Los médicos consultados por Perfil.com en ese momento habían sido claros: Lo peor que podía pasarle, si es que no se cuidaba, era morirse. Pero también hicieron una serie de especulaciones acerca de otras afecciones que podrían haberle provocado: "morbimortalidad por enfermedad ateromatosa carotídea y coronaria concomitante", una enfermedad que podría haberle afectarle el corazón o el cerebro, los dos lugares comprometidos en cada operación.

Pero, aunque la salud de Kirchner comenzó a tener peso este año, a poco de las elecciones presidenciales de 2011, la realidad es que sus malos hábitos ya venían jugándole algunas malas pasadas. Ya en 1996, cuando empezaba su segundo mandato como gobernador de Santa Cruz, fue operado de hemorroides y además le comunicaron que padecía una enfermedad denominada colon irritable. "Su temor era muy justificado porque su padre había muerto a los 64 años como consecuencia de un cáncer de colon", contaba en febrero Luis Majul, autor de "El Dueño", en su sitio Hipercritico.

Y revelaba que "el día en que lo operaron de hemorroides, Kirchner se “escapó”, interrumpió el estricto reposo recomendado por su médico personal, Luis Buonomo y se puso a trabajar en su despacho de gobernador, un par de horas después de haber sido intervenido. En plena reunión de trabajo, como no se sentía del todo bien, le pidió a su vicegobernador, Eduardo Arnold, dos cosas. Una: que llamara a Buonomo. Y la otra: que le avisara a su mujer que se había terminado de operar de hemorroides".

Además, destacaba algunos de sus malos hábitos, que lo llevaron a asustarse: "Fumaba Jockey Club, tomaba whisky Criadores, apostaba en la ruleta casi siempre al número 29 y comía cualquier cosa, hasta que un buen día se asustó y su vida cambió para siempre". Desde la hemorroides que lo asustó, Kirchner comenzó a cuidarse en las comidas.

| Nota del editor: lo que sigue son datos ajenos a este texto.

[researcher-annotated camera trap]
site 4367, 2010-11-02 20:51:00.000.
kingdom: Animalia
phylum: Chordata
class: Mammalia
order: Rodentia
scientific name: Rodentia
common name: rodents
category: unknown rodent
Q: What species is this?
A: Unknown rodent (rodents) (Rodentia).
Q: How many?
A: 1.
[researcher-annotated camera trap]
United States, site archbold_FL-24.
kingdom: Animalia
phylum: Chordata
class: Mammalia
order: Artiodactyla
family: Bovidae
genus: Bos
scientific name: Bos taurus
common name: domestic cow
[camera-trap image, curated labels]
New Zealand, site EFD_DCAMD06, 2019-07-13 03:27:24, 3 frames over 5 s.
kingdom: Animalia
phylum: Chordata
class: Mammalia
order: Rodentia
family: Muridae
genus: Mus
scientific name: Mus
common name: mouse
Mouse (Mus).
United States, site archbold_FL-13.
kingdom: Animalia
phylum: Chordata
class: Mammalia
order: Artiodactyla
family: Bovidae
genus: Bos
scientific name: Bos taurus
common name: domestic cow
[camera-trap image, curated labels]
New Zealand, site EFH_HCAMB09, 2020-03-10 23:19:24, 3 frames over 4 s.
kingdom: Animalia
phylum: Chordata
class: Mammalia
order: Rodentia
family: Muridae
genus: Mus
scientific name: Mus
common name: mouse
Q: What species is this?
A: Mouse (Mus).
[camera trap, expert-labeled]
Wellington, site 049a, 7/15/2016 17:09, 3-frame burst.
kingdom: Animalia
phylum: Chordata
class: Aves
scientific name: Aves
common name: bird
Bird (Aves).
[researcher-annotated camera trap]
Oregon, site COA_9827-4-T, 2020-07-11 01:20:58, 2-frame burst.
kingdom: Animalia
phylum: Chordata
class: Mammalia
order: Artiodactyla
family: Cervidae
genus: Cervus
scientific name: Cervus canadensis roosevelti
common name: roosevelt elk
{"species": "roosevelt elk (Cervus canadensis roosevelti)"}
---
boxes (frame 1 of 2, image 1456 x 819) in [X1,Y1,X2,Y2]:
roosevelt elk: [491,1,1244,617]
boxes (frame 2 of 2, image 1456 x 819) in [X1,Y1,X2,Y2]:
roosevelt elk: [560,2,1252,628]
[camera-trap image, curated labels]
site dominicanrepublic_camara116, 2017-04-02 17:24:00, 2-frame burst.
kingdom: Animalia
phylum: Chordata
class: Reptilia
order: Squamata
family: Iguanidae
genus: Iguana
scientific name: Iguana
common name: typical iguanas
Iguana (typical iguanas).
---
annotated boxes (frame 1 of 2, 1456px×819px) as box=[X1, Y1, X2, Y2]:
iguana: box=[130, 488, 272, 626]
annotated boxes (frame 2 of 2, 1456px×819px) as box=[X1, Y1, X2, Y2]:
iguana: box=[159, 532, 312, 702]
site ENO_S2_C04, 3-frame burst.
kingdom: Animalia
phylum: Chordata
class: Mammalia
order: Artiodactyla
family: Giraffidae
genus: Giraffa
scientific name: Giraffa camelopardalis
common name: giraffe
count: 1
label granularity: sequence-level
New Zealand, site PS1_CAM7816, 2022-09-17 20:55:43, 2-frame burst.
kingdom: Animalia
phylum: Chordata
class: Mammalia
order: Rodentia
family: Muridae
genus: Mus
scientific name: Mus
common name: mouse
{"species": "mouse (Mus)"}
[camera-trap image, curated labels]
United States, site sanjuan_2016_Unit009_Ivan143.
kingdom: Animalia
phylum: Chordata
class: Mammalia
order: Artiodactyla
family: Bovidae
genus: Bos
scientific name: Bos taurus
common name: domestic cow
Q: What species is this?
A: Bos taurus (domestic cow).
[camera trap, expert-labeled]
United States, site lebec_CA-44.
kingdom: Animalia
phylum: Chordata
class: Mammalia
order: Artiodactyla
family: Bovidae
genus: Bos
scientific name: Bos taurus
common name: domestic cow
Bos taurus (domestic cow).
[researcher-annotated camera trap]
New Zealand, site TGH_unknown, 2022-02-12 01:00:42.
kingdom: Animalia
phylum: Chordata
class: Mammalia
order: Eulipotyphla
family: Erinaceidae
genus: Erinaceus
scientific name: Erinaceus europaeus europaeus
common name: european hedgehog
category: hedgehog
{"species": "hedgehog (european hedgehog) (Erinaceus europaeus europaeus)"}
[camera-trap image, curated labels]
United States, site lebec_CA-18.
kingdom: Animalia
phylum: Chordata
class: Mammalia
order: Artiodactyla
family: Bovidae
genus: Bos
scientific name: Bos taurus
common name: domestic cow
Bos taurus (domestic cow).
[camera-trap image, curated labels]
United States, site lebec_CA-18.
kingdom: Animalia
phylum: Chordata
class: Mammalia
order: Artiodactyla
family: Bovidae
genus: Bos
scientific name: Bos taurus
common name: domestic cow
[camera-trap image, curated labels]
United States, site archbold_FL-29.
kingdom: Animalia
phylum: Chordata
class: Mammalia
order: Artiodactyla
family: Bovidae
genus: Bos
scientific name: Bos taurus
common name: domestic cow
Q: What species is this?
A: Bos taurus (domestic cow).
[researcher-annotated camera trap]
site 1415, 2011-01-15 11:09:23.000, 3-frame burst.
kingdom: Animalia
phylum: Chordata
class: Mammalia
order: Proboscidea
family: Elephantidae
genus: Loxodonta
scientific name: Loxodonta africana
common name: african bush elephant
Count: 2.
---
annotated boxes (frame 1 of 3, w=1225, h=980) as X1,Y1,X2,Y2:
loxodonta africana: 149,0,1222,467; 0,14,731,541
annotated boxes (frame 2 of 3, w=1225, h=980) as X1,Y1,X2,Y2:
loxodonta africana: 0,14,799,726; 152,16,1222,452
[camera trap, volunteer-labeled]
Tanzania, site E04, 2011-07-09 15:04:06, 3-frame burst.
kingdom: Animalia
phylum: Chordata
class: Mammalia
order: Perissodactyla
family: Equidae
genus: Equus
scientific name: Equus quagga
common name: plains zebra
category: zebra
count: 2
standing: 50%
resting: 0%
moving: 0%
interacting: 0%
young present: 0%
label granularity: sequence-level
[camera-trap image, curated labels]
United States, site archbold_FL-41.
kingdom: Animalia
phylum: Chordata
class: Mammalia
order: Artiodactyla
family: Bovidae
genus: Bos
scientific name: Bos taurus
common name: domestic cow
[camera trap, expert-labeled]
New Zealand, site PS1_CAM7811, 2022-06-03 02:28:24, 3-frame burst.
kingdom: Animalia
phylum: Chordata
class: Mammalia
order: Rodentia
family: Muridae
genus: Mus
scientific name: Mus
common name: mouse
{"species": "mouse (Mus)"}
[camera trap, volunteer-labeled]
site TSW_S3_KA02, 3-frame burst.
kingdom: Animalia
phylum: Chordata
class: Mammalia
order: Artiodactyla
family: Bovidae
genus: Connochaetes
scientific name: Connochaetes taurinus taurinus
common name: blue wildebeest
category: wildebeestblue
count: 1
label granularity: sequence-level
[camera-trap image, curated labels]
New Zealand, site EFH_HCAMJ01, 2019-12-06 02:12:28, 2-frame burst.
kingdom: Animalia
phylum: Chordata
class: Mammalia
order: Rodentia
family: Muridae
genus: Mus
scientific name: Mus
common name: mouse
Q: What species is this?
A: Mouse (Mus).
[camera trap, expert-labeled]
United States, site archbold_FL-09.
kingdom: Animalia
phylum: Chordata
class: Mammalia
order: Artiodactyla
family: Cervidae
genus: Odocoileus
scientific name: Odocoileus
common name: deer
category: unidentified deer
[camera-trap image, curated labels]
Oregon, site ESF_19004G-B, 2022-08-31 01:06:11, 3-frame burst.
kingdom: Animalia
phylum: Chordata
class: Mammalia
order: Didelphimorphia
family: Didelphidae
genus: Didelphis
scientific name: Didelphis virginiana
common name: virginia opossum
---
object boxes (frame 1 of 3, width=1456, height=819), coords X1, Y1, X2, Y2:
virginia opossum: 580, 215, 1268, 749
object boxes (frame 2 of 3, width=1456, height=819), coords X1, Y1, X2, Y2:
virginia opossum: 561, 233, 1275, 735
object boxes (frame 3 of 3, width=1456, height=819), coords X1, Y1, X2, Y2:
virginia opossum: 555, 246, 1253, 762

Y relata aquella vez en 2004, cuando ya era presidente, en la que, a pesar de todos los cuidados, "sintió que de verdad se moría": "Fue en la cama del hospital público José Formenti de El Calafate. El diagnóstico: gastroduodenitis erosiva aguda con hemorragia. La causa: un fortísimo analgésico y antiinflamatorio llamado ketrolac. Tomó el medicamento sin consultar a su médico el jueves 8 de abril, porque le dolía la muela. Empezó a sentirse mal casi de inmediato. De cualquier manera se tomó el avión presidencial y se fue a Río Gallegos. Antes de subir, habló con Buonomo, quien le suplicó que no viajara a El Calafate. Kirchner no le hizo caso. Por la noche empezó a vomitar y defecar sangre. Primero en su propia casa, después en el hospital, donde fue llevado de urgencia. La operación fue un éxito, pero durante unas horas, Cristina Fernández y sus hijos temieron lo peor. El entonces presidente estuvo peor de lo que se informó y tuvo que ser sometido a una transfusión de sangre equivalente a la mitad de los glóbulos rojos de todo su cuerpo. Hacía una semana que Kirchner venía soportando el estrés de su primera derrota política: la multitudinaria marcha de Juan Carlos Blumberg en demanda de mejores leyes y mayor seguridad".